**PASSAGE SHOWN**.
----
[llvm] f9369cc - [VPlan] Make sure last IV increment value is available if needed.

Florian Hahn via llvm-commits llvm-commits at lists.llvm.org
Mon Jan 6 14:41:58 PST 2025


Author: Florian Hahn
Date: 2025-01-06T22:40:41Z
New Revision: f9369cc602272796c15de1065a782f812e791df3

URL: https://github.com/llvm/llvm-project/commit/f9369cc602272796c15de1065a782f812e791df3
DIFF: https://github.com/llvm/llvm-project/commit/f9369cc602272796c15de1065a782f812e791df3.diff

LOG: [VPlan] Make sure last IV increment value is available if needed.

Legalize extract-from-ends using uniform VPReplicateRecipe of wide
inductions to use regular VPReplicateRecipe, so the correct end value
is available.

Fixes https://github.com/llvm/llvm-project/issues/121745.

Added: 
    

Modified: 
    llvm/lib/Transforms/Vectorize/VPlanTransforms.cpp
    llvm/test/Transforms/LoopVectorize/iv_outside_user.ll

Removed: 
    


################################################################################
diff  --git a/llvm/lib/Transforms/Vectorize/VPlanTransforms.cpp b/llvm/lib/Transforms/Vectorize/VPlanTransforms.cpp
index 395287bde76f37..3e3f5adf73a0f0 100644
--- a/llvm/lib/Transforms/Vectorize/VPlanTransforms.cpp
+++ b/llvm/lib/Transforms/Vectorize/VPlanTransforms.cpp
@@ -562,21 +562,63 @@ createScalarIVSteps(VPlan &Plan, InductionDescriptor::InductionKind Kind,
   return Builder.createScalarIVSteps(InductionOpcode, FPBinOp, BaseIV, Step);
 }
 
+static SmallVector<VPUser *> collectUsersRecursively(VPValue *V) {
+  SetVector<VPUser *> Users(V->user_begin(), V->user_end());
+  for (unsigned I = 0; I != Users.size(); ++I) {
+    VPRecipeBase *Cur = cast<VPRecipeBase>(Users[I]);
+    if (isa<VPHeaderPHIRecipe>(Cur))
+      continue;
+    for (VPValue *V : Cur->definedValues())
----
**TASKS TO COMPLETE**.
1. From the VPlan commit, duplicate the part that runs from "LOG: [VPlan] Make" up to and including "is available.".
2. In the VPlan commit, why are extract-from-ends that use a uniform VPReplicateRecipe of wide inductions changed to use a regular VPReplicateRecipe? Answer in one to three sentences.
3. Take the VPlan commit further, picking up right after the last line shown.

**MATERIAL SHOWN**.
----
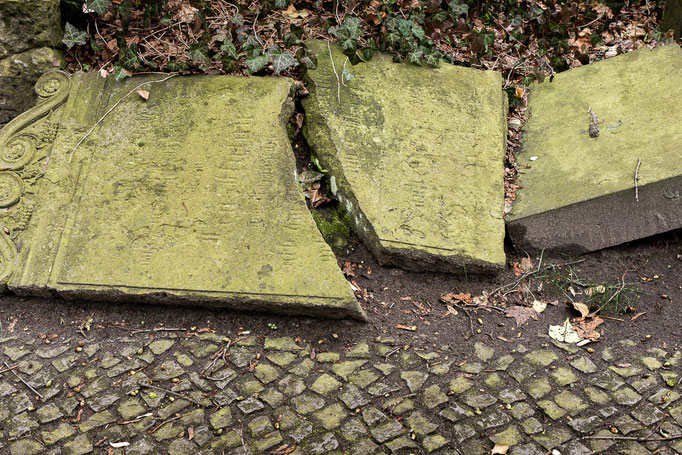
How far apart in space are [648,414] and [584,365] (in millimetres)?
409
----
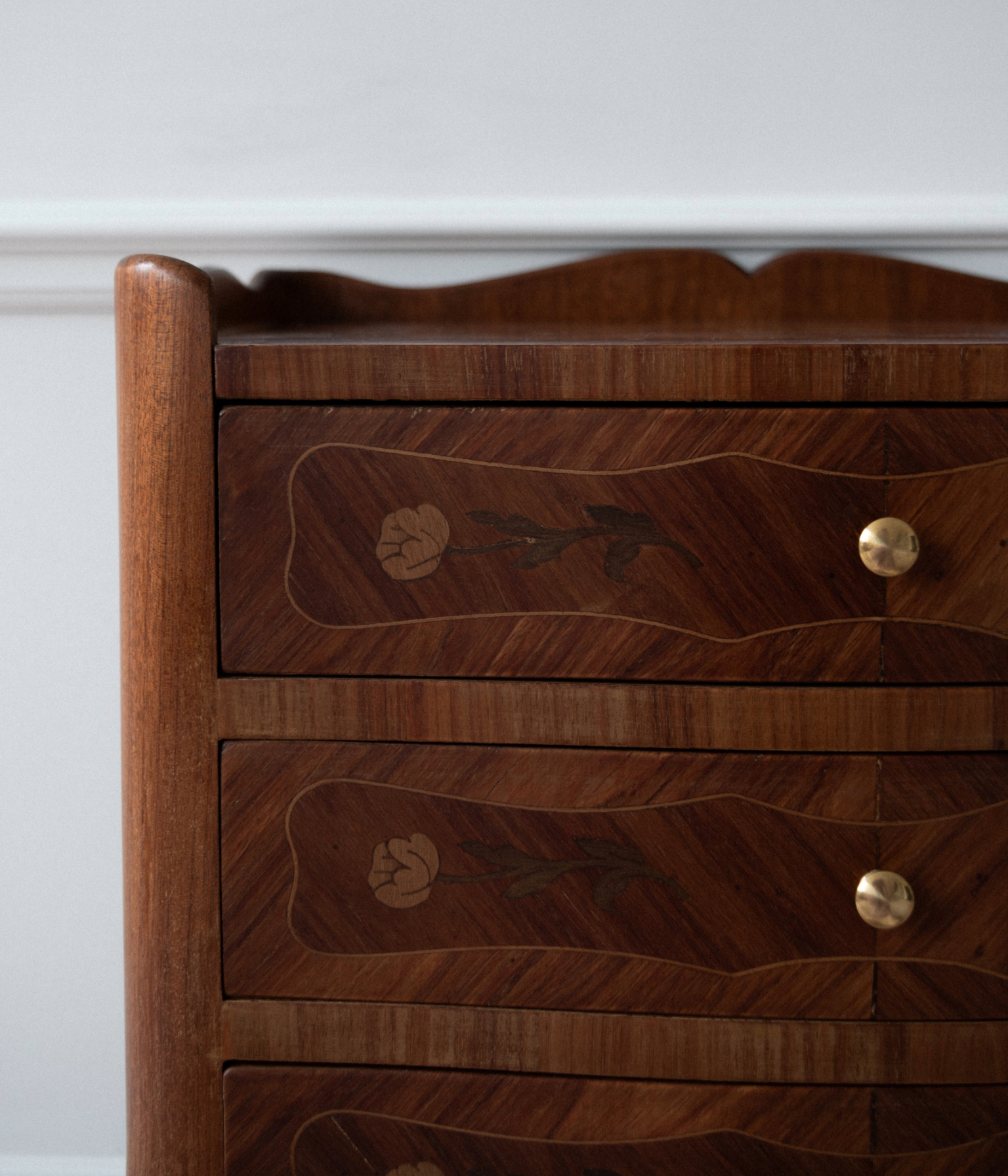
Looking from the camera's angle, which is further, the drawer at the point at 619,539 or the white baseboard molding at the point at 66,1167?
----
**THE RESULTS**.
1.
LOG: [VPlan] Make sure last IV increment value is available if needed.

Legalize extract-from-ends using uniform VPReplicateRecipe of wide
inductions to use regular VPReplicateRecipe, so the correct end value
is available.

2. They are changed so that the correct end value is available. This makes sure the last IV increment value can be used when it is needed.

3.
+      Users.insert(V->user_begin(), V->user_end());
+  }
+  return Users.takeVector();
+}
+
 /// Legalize VPWidenPointerInductionRecipe, by replacing it with a PtrAdd
 /// (IndStart, ScalarIVSteps (0, Step)) if only its scalar values are used, as
 /// VPWidenPointerInductionRecipe will generate vectors only. If some users
 /// require vectors while other require scalars, the scalar uses need to extract
 /// the scalars from the generated vectors (Note that this is 
diff erent to how
-/// int/fp inductions are handled). Also optimize VPWidenIntOrFpInductionRecipe,
-/// if any of its users needs scalar values, by providing them scalar steps
-/// built on the canonical scalar IV and update the original IV's users. This is
-/// an optional optimization to reduce the needs of vector extracts.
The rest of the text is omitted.